Feita a primeira parte das contas, sabemos também quantos alunos há por turma. Portanto, como cada turma precisa dum professor a tempo inteiro, facilmente calculamos quantos professores são precisos para ensinar o número de turmas resultante duma simples divisão do número de alunos esperados em 2016 por 24 (mais uma vez, podemos aprimorar a coisa levando em conta as turmas com alunos de anos diferentes, os alunos com necessidades especiais, etc.).
Número de professores primários necessários em 2016 = Número de turmas do ensino primário em 2016 = Crianças a frequentar a escola primária em 2016 / Número de alunos por turma
Está assim determinada a procura.
Vamos então calcular as necessidades de oferta. Sabemos quantos professores há actualmente , quantos se reformarão até 2016 e quantos sairão da faculdade até lá. Dado que dificilmente podemos mexer nestes valores, o factor que podemos alterar para fazer corresponder a oferta à procura é a admissão de alunos à Universidade. Dado que cabe ao Ministério da Ciência e Ensino Superior homologar todas as licenciaturas em Portugal, fica claro que essa homologação, para que a coisa funcione e não acabem licenciados em caixas de supermercado, tem de limitar as admissões em função das reais necessidades do mercado de trabalho, já que este parece ser incapaz de, através da sua “mão invisível”, o fazer. Portanto, voltando às fórmulas:
Número de professores em 2016 = Número de professores em 2010 – Saídas entre 2010 e 2015 (mortalidade, reforma, mudança de profissão, etc.) + Entradas entre 2010 e 2015 (sobretudo novos licenciados)
Para fazer corresponder o resultado desta fórmula ao valor obtido na anterior, como se disse, é necessário modificar a parcela “Entradas entre 2010 e 2015”. Esta é dada por:
Entradas entre 2010 e 2015 = Novos licenciados em 2010 + Novos licenciados em 2011 + …
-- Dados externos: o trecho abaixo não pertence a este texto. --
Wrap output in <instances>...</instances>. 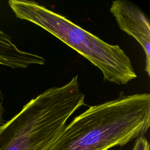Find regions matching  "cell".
<instances>
[{"instance_id": "obj_1", "label": "cell", "mask_w": 150, "mask_h": 150, "mask_svg": "<svg viewBox=\"0 0 150 150\" xmlns=\"http://www.w3.org/2000/svg\"><path fill=\"white\" fill-rule=\"evenodd\" d=\"M149 125V94L121 93L76 117L46 150H108L144 136Z\"/></svg>"}, {"instance_id": "obj_2", "label": "cell", "mask_w": 150, "mask_h": 150, "mask_svg": "<svg viewBox=\"0 0 150 150\" xmlns=\"http://www.w3.org/2000/svg\"><path fill=\"white\" fill-rule=\"evenodd\" d=\"M84 100L77 76L47 89L1 125L0 150H46Z\"/></svg>"}, {"instance_id": "obj_3", "label": "cell", "mask_w": 150, "mask_h": 150, "mask_svg": "<svg viewBox=\"0 0 150 150\" xmlns=\"http://www.w3.org/2000/svg\"><path fill=\"white\" fill-rule=\"evenodd\" d=\"M8 4L18 18L41 27L87 59L101 71L104 80L125 84L137 78L130 59L118 45L105 42L36 2L10 0Z\"/></svg>"}, {"instance_id": "obj_4", "label": "cell", "mask_w": 150, "mask_h": 150, "mask_svg": "<svg viewBox=\"0 0 150 150\" xmlns=\"http://www.w3.org/2000/svg\"><path fill=\"white\" fill-rule=\"evenodd\" d=\"M110 12L114 16L120 29L133 37L145 53V71L150 75V26L142 11L127 1H112Z\"/></svg>"}, {"instance_id": "obj_5", "label": "cell", "mask_w": 150, "mask_h": 150, "mask_svg": "<svg viewBox=\"0 0 150 150\" xmlns=\"http://www.w3.org/2000/svg\"><path fill=\"white\" fill-rule=\"evenodd\" d=\"M45 63L43 57L19 49L11 37L0 30V65L18 69L33 64L43 65Z\"/></svg>"}, {"instance_id": "obj_6", "label": "cell", "mask_w": 150, "mask_h": 150, "mask_svg": "<svg viewBox=\"0 0 150 150\" xmlns=\"http://www.w3.org/2000/svg\"><path fill=\"white\" fill-rule=\"evenodd\" d=\"M149 143L147 139L142 136L137 138L132 150H149Z\"/></svg>"}, {"instance_id": "obj_7", "label": "cell", "mask_w": 150, "mask_h": 150, "mask_svg": "<svg viewBox=\"0 0 150 150\" xmlns=\"http://www.w3.org/2000/svg\"><path fill=\"white\" fill-rule=\"evenodd\" d=\"M4 102V97L2 92L0 88V127L4 123L3 122V116L4 113V107L3 105Z\"/></svg>"}]
</instances>
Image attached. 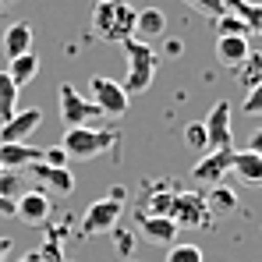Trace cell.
Here are the masks:
<instances>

Como saberemos então quantos licenciados haverá em 2010? Fácil:
Novos licenciados em 2010 = Alunos do último ano dos cursos de licenciatura em Educação Básica (ou equivalente) – Taxa de reprovação nos ditos cursos
Os novos licenciados nos anos seguintes são dados pela mesma fórmula, mas levando em conta as nuances em termos de abandonos, reingressos, reprovações, etc. O que é importante é que o número de licenciados num dado ano depende, em última instância, do número de caloiros cinco anos antes. Logo, se queremos ajustar o número de professores em 2016 às necessidades do País, temos de decidir quantos alunos vamos admitir hoje nas faculdades.
O processo não fica completo imediatamente, como está bom de ver. Será necessário repetir este tipo de estudos durante vários anos e esperar que, progressivamente, a oferta se vá ajustando à procura.
Para os restantes níveis de ensino, a coisa complica ligeiramente, dado que há mais do que um professor para cada turma, mas não são contas do outro mundo. Pelo menos, é mais fácil do que fazer o mesmo tipo de planeamento para a profissão médica.